A grande conservação

World Economic Forum, Davos, 2012. Sob a inspiração da obra magna de Karl Polanyi, os poderosos do planeta adotaram A Grande Transformação como tema da reunião ocorrida na última semana de janeiro. No mesmo período, os que pretendem assumir o ponto de vista dos 99% reuniram-se em Porto Alegre, no Fórum Social Mundial, para debater a Crise do Capitalismo Neoliberal e suas consequências sobre a vida dos danados da Terra.

Já nas primeiras tertúlias de Davos, o ministro das Finanças da Alemanha, o senhor Wolfgang Schaueble, substituiu as promessas da Grande Transformação pelas mesquinharias da Grande Conservação. Ele disparou contra os pródigos da periferia europeia: “Se você gastou dinheiro que não tinha com empréstimos dos outros, você vai ter de pagar a conta, e isto é um incentivo errado para o funcionamento da economia de mercado”. Essa “abertura de diálogo” servida com eisbein, batata e chucrute deixou claro que os alemães se opõem de forma radical à emissão de eurobônus para reduzir o custo da dívida dos países submetidos à desconfiança e à pressão dos mercados financeiros.

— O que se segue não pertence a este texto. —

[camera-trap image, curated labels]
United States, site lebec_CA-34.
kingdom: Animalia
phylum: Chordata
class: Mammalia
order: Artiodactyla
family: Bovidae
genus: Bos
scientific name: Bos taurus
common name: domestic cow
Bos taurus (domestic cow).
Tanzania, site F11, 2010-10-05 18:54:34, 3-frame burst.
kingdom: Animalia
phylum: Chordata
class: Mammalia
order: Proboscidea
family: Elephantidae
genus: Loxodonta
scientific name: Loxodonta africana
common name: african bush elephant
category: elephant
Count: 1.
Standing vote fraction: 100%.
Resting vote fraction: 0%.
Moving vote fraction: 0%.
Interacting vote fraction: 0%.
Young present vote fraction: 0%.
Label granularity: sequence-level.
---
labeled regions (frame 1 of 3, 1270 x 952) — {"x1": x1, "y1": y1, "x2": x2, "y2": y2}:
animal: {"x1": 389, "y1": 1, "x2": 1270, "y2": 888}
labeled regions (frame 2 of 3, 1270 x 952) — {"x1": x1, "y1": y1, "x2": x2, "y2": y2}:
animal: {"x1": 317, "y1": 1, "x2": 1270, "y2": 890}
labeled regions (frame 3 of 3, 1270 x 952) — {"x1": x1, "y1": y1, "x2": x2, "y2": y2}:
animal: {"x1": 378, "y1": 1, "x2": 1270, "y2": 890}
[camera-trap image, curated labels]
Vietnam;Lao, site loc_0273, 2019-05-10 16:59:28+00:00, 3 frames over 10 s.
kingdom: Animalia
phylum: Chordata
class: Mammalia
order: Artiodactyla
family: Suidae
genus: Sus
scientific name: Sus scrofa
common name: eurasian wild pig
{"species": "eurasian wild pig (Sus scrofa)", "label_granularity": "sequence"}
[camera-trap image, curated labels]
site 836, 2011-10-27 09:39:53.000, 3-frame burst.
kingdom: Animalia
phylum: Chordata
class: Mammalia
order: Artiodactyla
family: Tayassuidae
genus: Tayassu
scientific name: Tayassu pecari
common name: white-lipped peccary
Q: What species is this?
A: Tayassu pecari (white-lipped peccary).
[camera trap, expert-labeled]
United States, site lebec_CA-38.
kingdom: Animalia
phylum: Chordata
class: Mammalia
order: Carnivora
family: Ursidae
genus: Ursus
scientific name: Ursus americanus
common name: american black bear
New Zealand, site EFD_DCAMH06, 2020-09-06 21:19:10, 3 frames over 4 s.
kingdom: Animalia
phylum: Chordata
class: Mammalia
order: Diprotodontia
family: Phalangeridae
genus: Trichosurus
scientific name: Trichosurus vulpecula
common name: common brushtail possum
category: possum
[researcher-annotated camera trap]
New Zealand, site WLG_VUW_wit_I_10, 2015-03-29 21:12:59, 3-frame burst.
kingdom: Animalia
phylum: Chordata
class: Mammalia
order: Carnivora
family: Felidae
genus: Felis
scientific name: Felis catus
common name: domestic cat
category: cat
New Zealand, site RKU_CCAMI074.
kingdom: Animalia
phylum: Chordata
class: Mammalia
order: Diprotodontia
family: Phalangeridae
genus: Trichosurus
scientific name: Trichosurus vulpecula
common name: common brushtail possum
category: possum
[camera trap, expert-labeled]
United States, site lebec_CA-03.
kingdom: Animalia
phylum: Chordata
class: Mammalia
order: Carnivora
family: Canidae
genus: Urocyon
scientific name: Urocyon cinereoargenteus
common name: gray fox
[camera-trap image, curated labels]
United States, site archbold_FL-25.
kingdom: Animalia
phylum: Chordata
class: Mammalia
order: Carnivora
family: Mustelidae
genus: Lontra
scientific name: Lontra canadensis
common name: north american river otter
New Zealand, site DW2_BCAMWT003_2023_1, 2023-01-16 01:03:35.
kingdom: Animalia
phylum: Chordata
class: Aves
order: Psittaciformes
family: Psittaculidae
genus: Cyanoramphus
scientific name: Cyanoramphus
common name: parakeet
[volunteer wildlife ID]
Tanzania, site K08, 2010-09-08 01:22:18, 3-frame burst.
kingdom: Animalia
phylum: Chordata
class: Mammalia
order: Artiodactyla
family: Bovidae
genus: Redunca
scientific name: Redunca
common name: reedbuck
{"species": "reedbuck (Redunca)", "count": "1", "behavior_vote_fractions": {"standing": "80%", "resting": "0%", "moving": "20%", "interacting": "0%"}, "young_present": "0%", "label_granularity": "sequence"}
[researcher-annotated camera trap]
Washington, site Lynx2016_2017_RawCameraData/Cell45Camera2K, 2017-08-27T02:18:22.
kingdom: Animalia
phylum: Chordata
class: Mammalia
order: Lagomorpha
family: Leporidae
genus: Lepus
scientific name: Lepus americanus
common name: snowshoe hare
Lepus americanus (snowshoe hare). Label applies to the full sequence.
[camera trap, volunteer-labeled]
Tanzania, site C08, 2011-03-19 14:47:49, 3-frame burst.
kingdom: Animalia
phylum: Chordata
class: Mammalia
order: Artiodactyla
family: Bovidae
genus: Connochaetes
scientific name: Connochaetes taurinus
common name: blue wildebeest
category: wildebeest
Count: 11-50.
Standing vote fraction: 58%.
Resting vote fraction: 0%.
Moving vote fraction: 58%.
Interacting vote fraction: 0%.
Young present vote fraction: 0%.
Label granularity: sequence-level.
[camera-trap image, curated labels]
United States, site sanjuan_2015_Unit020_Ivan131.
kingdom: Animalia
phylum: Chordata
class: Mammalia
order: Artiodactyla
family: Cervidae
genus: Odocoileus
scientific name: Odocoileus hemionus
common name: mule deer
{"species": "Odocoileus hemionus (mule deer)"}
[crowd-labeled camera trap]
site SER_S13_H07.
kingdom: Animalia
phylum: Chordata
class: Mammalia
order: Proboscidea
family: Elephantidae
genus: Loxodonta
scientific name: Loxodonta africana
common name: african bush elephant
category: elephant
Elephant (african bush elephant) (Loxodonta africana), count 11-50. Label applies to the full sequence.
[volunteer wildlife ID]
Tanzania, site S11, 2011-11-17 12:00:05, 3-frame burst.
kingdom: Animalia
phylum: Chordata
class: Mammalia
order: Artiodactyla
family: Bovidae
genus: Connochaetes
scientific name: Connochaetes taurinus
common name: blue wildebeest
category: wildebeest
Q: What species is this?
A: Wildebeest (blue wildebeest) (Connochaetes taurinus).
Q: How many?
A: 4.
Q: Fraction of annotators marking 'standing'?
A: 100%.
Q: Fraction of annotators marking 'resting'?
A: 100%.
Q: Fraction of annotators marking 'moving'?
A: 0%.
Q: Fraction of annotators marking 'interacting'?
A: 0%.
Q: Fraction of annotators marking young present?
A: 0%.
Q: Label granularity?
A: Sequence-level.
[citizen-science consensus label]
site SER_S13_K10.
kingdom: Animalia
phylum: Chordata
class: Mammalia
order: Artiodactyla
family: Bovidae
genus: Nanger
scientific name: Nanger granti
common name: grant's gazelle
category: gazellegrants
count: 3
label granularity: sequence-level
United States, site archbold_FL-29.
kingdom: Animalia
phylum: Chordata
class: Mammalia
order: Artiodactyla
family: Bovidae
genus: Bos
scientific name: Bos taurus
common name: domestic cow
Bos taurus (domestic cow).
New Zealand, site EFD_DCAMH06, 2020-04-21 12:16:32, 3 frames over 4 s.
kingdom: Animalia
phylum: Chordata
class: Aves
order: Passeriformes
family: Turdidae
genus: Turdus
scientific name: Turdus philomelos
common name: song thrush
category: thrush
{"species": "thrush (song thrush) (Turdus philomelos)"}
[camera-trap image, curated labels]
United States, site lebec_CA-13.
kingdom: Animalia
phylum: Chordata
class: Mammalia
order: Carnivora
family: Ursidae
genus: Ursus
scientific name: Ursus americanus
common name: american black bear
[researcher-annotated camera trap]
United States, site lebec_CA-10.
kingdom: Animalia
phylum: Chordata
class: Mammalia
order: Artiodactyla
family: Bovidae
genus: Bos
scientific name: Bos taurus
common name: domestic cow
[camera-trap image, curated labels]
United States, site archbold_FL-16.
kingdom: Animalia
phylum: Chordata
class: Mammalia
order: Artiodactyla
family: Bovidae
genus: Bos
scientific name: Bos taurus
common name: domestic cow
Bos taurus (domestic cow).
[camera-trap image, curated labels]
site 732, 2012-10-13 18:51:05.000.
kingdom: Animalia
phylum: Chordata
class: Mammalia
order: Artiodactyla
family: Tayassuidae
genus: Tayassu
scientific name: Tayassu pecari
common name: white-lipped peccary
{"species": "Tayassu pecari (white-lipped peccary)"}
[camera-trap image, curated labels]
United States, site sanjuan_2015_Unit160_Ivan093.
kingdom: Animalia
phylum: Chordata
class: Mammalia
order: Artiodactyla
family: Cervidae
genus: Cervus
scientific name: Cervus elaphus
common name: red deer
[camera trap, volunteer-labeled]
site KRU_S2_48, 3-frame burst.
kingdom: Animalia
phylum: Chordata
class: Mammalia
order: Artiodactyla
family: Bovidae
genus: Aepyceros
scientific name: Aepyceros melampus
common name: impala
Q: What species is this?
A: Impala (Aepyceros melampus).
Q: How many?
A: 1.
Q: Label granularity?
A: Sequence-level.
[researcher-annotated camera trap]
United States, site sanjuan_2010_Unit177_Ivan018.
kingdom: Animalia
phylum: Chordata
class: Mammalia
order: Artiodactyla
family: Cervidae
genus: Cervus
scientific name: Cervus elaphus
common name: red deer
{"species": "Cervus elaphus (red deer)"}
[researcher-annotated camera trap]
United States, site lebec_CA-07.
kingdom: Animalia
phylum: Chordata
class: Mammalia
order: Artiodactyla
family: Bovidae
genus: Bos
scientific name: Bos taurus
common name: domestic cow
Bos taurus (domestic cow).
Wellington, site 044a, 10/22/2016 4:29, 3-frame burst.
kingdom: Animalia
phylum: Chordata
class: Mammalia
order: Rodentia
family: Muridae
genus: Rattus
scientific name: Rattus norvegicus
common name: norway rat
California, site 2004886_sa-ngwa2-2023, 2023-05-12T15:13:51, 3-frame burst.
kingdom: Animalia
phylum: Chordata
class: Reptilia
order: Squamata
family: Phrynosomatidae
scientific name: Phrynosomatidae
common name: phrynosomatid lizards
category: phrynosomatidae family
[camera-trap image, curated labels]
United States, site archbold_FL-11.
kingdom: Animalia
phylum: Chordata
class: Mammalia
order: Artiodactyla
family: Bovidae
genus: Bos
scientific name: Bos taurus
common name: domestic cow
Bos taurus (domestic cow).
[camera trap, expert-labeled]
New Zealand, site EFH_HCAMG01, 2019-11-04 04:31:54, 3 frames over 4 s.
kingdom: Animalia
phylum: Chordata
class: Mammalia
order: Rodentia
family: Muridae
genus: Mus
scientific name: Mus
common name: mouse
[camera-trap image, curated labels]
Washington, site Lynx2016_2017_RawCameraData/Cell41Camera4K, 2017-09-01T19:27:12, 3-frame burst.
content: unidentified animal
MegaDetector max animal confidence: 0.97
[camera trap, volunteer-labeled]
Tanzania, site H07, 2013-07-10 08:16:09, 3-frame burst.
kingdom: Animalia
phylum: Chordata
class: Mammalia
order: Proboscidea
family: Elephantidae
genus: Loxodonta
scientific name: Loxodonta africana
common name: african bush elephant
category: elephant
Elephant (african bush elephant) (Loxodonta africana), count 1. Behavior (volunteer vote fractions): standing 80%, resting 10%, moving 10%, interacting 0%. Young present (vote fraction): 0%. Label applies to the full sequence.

Gente experiente e sensata garante que os alemães não são conhecidos por sua flexibilidade em matéria fiscal e monetária. A diretora-gerente do FMI, Cristine Lagarde, partilha essa opinião e não hesitou em evocar a hiperinflação do início dos anos 20 do século passado para justificar os temores, tremores e calafrios que acometem os valquírios diante de sugestões consideradas “perigosas”. O fantasma da hiperinflação ainda ronda a Germânia. Lagarde não é imperita no diagnóstico da alma alemã, mas nem por isso foi certeira na avaliação da síndrome do pânico inflacionário.

Nos anos 1920, submetida ao tormento das reparações e da hiperinflação, a Alemanha balançou entre a prodigalidade e a austeridade, ambas insensatas. Depois da estabilização de 1924, o país foi engolfado pela torrente de dinheiro externo que jorrava dos bancos norte-americanos.

Com a grana abundante, entregaram-se à construção de ginásios esportivos, fontes luminosas, obras de infraestrutura, empreendimentos públicos classificados como non tradeables, ou seja, não sujeitos aos desafios do comércio exterior e, portanto, incapazes de gerar um mísero centavo de dólar. (Tais proezas, o leitor atilado há de perceber, antecipam as façanhas recentes dos periféricos europeus: financiados pelos bancos alemães e franceses, fomentaram a bolha imobiliária e gastaram generosamente na aquisição de BMWs e outros confortos produzidos pelos austeros teutônicos. Em 2010, já deflagrada a crise, 9,8% das exportações alemãs foram para Espanha e Itália ante 6,9% para os Estados Unidos e 4,9% para a China.)

Volto aos fantasmas. Registra Frederico Mazzuchelli em seu indispensável Anos de Chumbo: “Foi a lógica dos capitais privados (sobretudo norte-americanos) que afastou a Alemanha da deflação entre 1924 e 1928. Seria essa mesma lógica, contudo, que ia induzir o país a finalmente abraçar a deflação a partir de 1929, quando os sinais da recessão já eram evidentes. Os resultados foram desastrosos”.

Eleito chanceler em 1930, o católico Bruning entendia que era indispensável “permanecer no padrão-ouro e repudiar qualquer experimento que pudesse ressuscitar o fantasma da hiperinflação”. A ilusão da austeridade levou a economia alemã às agruras de uma depressão catastrófica. Em 1933, o desemprego chegou a mais de 40% da população economicamente ativa. As consequências sociais e políticas de tal cometimento são de conhecimento do caro leitor de CartaCapital.

O filósofo Jürgen Habermas disse que para os alemães “o passado não passa”. As atitudes inflexíveis das autoridades de Berlim no tratamento da crise do euro sugerem que os fantasmas do passado continuam a assombrar o mundo dos vivos. Outro alemão ilustre escreveu frases que se ajustam perfeitamente à Grande Conservação da senhora Merkel. “A tradição de todas as gerações mortas oprime como um pesadelo o cérebro dos vivos. E justamente quando parecem empenhados em revolucionar a si e as coisas, em criar algo que jamais existiu, precisamente nestes períodos de crise revolucionária, os homens conjuram ansiosamente em seu auxílio os espíritos do passado, tomando-lhes emprestados os nomes, os gritos de guerra e as roupagens, a fim de apresentar a nova cena do mundo nesse disfarce tradicional e nessa linguagem emprestada.”

A reunião de Davos evocou a Grande Transformação de Karl Polanyi, mas terminou na Grande Capitulação da senhora Merkel aos ditames da Grande Finança.

* Publicado originalmente no site Carta Capital.